[Text for analysis Boundary: Start]
The Difference Between Law and Justice

(Photo: Gia Regan)

On May 13, POGO Board Member Mickey Edwards addressed the graduating class of the Oklahoma City University School of Law. Edwards, who served as a Member of Congress for 16 years and has been a lifelong advocate for preserving America’s constitutional republic, implored the new graduates to “take up the flag” of justice and seriously assume the responsibility of defending the rule of law.

Edwards emphasized the difference between law and justice, and encouraged the graduates to evaluate the difference between just and unjust laws with compassion. Like POGO and The Constitution Project have advocated for years, Edwards pointed out that there are times when the harm of breaking the law must be balanced against the public-interest benefits of doing so—as made clear by countless whistleblowers who have brought to light government abuse of power. On the other side of the same coin, POGO often shines a light on actions that may be legal but are nonetheless corrupt or unjust.

Read excerpts of Edwards’ address below.
[Text for analysis Boundary: End]
[Given information Boundary: Start]
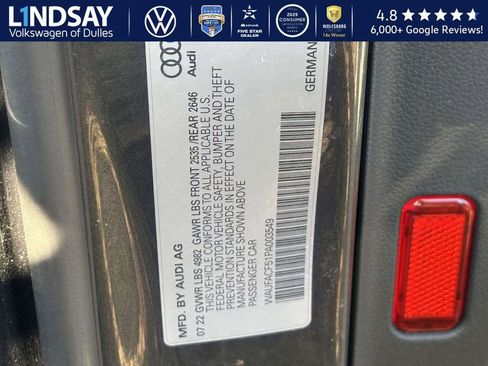 Used 2023 Audi A5 2.0T Premium Plus w/ Premium Plus image 25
[Given information Boundary: End]
Problem
Edit the piece on law and justice starting at "Edwards emphasized the" and ending at "corrupt or unjust.", changing "compassion" to "empathy" throughout that stretch.

Result
Edwards emphasized the difference between law and justice, and encouraged the graduates to evaluate the difference between just and unjust laws with empathy. Like POGO and The Constitution Project have advocated for years, Edwards pointed out that there are times when the harm of breaking the law must be balanced against the public-interest benefits of doing so—as made clear by countless whistleblowers who have brought to light government abuse of power. On the other side of the same coin, POGO often shines a light on actions that may be legal but are nonetheless corrupt or unjust.